The reaction of organic carbonates with amines in the presence of a catalyst is well known and is discussed for example in U.S. Pat. No. 3,763,217 and U.S. Pat. No. 4,268,684. The catalysts used are typically metal salts, and particularly transition metal salts. A preferred catalyst for producing a urethane for decomposition is zinc acetate, as discussed in U.S. Pat. No. 6,034,265. Many other catalysts are disclosed in the prior art as being good catalysts for producing high yields and selectivity, such as Lewis acids, for example antimony trichloride or uranyl nitrate, zinc, tin or cobalt salts.

EP0065026 discloses the use of zinc naphthenate, zinc acetate, zinc propionate, zinc octoate as suitable catalysts.

WO99/047493 discloses the use of zinc catalysts such as zinc chloride, zinc acetate, zinc propionate, zinc octoate, zinc benzoate, zinc p-chlorobenzoate, zinc naphthenate, zinc stearate, zinc itaconate, zinc pivalate, zinc phenolate, zinc acetylacetonate, zinc methoxide, lead catalysts like lead acetate and lead octoate, and tin catalysts like stannous chloride, stannous octoate, and mixtures thereof as suitable catalysts. Zinc or copper carbonate hydroxides are disclosed as possible catalysts in U.S. Pat. No. 5,688,988.

The prior art references typically relate to the use of a tank reactor into which the reactants and catalyst are added. Where the catalyst is heterogeneous, it can be removed by filtration and reused. However, inevitably a proportion of catalyst will be lost by filtration.

Even though batch reactors can be used in a semi-continuous or continuous manner, they require the catalyst to be added along with the reactants and then filtered out and recycled, which requires significant time and cost. It would be preferable if the reaction could be undertaken in a manner which did not involve recycling of the catalyst by filtration.

Dataset excerpts =>
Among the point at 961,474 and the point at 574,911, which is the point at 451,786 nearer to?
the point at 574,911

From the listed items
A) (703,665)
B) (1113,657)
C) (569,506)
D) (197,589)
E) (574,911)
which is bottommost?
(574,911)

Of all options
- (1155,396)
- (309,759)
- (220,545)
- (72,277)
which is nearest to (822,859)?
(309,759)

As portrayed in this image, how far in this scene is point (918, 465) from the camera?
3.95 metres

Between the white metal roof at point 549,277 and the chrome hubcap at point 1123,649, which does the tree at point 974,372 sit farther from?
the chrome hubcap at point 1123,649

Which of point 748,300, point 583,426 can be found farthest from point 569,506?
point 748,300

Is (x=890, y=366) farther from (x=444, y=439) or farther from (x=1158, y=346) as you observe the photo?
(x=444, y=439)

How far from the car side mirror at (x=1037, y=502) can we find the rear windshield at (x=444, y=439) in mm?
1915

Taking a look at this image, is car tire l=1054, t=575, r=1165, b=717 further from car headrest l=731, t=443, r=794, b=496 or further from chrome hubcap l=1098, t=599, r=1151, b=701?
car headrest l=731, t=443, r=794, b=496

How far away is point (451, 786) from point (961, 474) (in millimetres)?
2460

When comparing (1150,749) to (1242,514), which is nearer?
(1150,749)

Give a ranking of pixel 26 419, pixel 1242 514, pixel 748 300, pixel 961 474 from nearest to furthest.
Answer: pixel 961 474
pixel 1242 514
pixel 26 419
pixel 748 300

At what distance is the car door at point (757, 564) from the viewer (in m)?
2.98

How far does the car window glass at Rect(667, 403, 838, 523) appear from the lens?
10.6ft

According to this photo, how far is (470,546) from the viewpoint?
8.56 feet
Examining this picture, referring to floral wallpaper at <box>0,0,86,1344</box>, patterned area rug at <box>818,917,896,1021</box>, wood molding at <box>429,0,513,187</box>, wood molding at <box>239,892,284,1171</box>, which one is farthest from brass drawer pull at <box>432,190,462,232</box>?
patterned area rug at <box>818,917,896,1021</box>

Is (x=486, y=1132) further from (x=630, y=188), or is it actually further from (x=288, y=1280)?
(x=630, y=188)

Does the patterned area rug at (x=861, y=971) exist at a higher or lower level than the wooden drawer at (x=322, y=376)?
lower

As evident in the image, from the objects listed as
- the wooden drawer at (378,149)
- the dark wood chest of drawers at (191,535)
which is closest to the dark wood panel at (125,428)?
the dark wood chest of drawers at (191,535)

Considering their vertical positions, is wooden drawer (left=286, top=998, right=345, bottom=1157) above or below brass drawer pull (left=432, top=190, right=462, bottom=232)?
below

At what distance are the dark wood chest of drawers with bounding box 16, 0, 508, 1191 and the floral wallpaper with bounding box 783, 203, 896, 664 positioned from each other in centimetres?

Given instruction =>
Resume the passage on catalysts for reacting organic carbonates with amines, picking up right after its final sentence. The items above were taken from a separate source.

Answer for the task =>
The results of a number of tests carried out by the applicant on various carbamation catalysts indicate that the catalysts are not suitable for use in a continuous fixed bed process as they leach out of the fixed bed, even though they would typically be expected to be insoluble.

Accordingly, in a first aspect of the present invention, there is provided a continuous process for the production of an aromatic urethane from the reaction of an aromatic amine and an organic carbonate comprising the steps of:

• • passing the aromatic amine and the organic carbonate through a fixed bed reactor containing a zinc carbonate catalyst to produce the aromatic urethane; and collecting the aromatic urethane.

The process according to the present invention advantageously provides a continuous process in which the catalyst does not need to be filtered out from the reaction product. A continuous process is one in which the reactants flow into the reactor and product out of the reactor throughout the whole of the reaction.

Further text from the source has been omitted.